• TEXT:
####
Leitsatz (amtlich)

1. Bei der gem. § 2 Abs.2 Nr.1/2. Halbsatz AStG durchzuführenden Vergleichsrechnung sind unter den von dem Einkommen insgesamt zu entrichtenden Steuern sowohl die deutschen als auch die ausländischen Steuern zu verstehen.

2. Bei der Ermittlung der deutschen Einkommensteuer, die im Falle der unbeschränkten Steuerpflicht angefallen wäre, ist bei der gem. § 2 Abs.2 Nr.1/2. Halbsatz AStG durchzuführenden Vergleichsrechnung die Vorschrift des § 34c EStG betreffend die Anrechnung ausländischer Steuern zu berücksichtigen.

 

Normenkette

AStG § 2 Abs. 2 Nr. 1 Hs. 2; EStG § 34c

 

Verfahrensgang

FG Hamburg (Entscheidung vom 28.01.1981; Aktenzeichen III 72/77)

 

Tatbestand

Die im Jahre 1910 geborene verwitwete Klägerin und Revisionsklägerin (Klägerin), die deutsche Staatsangehörige ist, verzog im Jahre 1970 aus der Bundesrepublik Deutschland (Bundesrepublik) nach X im Fürstentum Liechtenstein, wodurch ihre bis dahin ununterbrochen bestehende unbeschränkte Einkommensteuerpflicht endete. Nach schriftlichen Bestätigungen der Fürstlich Liechtensteinischen Steuerverwaltung Vaduz vom ... 1976 wurde sie dort im Streitjahr auf der Grundlage eines von ihr angegebenen Gesamteinkommens von 140 000 DM zu einer Pauschalsteuer von 20 000 sFr, das entspricht 16 984 DM nach dem Umrechnungskurs am 31.Dezember 1972, herangezogen. Nach der dem Beklagten und Revisionsbeklagten (Finanzamt --FA--) vorgelegten Einkommensteuererklärung erzielte die Klägerin im Streitjahr folgende Einkünfte:

DM

1. Einkünfte im Sinne der allgemeinen

beschränkten Einkommensteuerpflicht

gemäß § 49 des Einkommensteuergesetzes

(EStG):

a) Einkünfte aus Gewerbebetrieb

(Beteiligung an einer

Kommanditgesellschaft in B) ./. 54 933

b) Einkünfte aus selbständiger

Arbeit 24 682

c) Einkünfte aus Kapitalvermögen im

Sinne von § 20 Abs.1 Nrn.1 und 4

EStG (Dividenden, Erträge aus

festverzinslichen Wertpapieren) 11 103

Kapitalertragsteuer 2 776 DM

Ergänzungsabgabe

hierauf 77 DM

d) Einkünfte aus der Vermietung eines

Grundstückes in H 40 092

------

20 944

2. Einkünfte im Sinne der erweiterten

beschränkten Einkommensteuerpflicht

gemäß § 2 des Außensteuergesetzes (AStG):

a) Einkünfte aus Kapitalvermögen im

Sinne von § 20 Abs.1 Nr.4 EStG

(Zinsen aus Sparguthaben und

Darlehensforderungen) 51 786

b) Sonstige Einkünfte (aus Leibrenten) 5 605

------

57 391

3. Ausländische Einkünfte im Sinne von

§ 34c Abs.1 EStG 39 315.
####
• AUFZEICHNUNGEN:
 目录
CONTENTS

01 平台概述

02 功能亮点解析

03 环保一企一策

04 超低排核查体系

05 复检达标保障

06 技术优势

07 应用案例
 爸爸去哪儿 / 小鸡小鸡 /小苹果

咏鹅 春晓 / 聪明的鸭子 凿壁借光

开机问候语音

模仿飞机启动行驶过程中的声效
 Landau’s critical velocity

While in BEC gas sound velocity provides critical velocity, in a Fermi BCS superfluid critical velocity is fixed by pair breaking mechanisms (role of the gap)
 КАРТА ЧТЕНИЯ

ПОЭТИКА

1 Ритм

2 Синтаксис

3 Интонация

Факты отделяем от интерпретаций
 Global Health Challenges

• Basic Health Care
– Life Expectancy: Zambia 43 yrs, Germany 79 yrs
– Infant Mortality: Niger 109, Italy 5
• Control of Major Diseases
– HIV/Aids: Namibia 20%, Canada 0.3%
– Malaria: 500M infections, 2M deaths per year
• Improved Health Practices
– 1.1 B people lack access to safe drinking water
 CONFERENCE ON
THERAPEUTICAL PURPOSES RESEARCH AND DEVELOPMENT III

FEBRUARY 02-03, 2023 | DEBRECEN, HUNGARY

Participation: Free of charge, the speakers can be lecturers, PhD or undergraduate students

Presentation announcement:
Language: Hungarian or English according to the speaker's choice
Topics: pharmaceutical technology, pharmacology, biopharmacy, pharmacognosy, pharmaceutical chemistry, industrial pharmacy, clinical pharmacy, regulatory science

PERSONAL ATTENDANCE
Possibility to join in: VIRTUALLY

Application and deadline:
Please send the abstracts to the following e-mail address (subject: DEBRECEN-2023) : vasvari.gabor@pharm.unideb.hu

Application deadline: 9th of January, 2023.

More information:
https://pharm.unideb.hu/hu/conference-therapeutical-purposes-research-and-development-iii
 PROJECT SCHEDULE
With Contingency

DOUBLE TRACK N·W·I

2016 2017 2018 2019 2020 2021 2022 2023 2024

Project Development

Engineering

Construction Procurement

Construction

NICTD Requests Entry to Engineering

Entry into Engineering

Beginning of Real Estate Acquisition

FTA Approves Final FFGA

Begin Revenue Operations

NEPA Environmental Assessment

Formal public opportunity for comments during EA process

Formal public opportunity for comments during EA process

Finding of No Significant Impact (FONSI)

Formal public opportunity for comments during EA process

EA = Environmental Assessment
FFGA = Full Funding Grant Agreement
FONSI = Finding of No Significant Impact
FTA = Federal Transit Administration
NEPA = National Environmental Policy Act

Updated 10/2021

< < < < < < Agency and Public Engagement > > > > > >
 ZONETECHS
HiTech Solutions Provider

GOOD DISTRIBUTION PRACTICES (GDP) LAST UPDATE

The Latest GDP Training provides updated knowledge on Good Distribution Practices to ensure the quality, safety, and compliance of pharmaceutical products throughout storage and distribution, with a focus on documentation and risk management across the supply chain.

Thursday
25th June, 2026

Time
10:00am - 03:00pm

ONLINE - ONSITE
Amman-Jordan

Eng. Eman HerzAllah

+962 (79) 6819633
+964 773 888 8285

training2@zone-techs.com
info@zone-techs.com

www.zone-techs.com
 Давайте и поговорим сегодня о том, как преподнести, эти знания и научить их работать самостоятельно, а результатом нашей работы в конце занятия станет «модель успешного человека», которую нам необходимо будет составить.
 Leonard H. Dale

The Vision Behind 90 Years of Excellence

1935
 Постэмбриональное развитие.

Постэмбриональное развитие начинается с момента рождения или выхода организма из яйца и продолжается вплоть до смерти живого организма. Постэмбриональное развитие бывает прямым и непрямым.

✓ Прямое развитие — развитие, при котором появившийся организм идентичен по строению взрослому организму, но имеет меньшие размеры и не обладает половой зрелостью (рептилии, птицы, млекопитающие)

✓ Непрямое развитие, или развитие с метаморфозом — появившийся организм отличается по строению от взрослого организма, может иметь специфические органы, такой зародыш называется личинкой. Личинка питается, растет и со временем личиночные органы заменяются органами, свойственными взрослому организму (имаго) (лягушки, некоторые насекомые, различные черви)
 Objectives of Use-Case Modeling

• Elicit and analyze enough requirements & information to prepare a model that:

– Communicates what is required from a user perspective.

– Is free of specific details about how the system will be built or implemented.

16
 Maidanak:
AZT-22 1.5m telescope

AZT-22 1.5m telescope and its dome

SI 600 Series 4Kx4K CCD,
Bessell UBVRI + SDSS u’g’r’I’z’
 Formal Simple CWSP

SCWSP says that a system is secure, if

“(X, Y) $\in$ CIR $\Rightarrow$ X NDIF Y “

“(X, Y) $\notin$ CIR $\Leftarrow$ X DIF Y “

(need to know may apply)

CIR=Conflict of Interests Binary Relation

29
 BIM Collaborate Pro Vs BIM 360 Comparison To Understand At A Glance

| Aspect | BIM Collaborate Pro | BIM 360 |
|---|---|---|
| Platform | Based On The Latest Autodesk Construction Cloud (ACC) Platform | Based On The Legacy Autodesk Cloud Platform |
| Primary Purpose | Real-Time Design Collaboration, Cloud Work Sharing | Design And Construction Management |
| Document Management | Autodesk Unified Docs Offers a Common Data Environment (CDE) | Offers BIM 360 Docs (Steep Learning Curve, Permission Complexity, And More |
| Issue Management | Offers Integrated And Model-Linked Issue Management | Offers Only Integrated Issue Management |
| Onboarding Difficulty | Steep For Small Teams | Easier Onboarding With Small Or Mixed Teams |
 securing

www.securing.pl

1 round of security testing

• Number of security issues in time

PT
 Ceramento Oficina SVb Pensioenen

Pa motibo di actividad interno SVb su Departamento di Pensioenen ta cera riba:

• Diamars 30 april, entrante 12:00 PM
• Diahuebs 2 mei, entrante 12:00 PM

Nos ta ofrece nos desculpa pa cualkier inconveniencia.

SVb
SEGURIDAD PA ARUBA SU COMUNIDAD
####
• AUFGABE 1: Zu welcher Pauschalsteuer wurde die Klägerin laut Text im Streitjahr in Liechtenstein herangezogen?
• AUFGABE 2: Aktualisiere im Text den Abschnitt von "(Zinsen aus Sparguthaben" bis "EStG 39 315.", indem du "Sparguthaben" durch "Bankguthaben" ersetzt, und gib ihn so wieder.
Die Aufzeichnungen haben damit nichts zu tun.

• ERGEBNIS 1: Zu einer Pauschalsteuer von 20 000 sFr, was 16 984 DM entspricht.

• ERGEBNIS 2:
(Zinsen aus Bankguthaben und

Darlehensforderungen) 51 786

b) Sonstige Einkünfte (aus Leibrenten) 5 605

------

57 391

3. Ausländische Einkünfte im Sinne von

§ 34c Abs.1 EStG 39 315.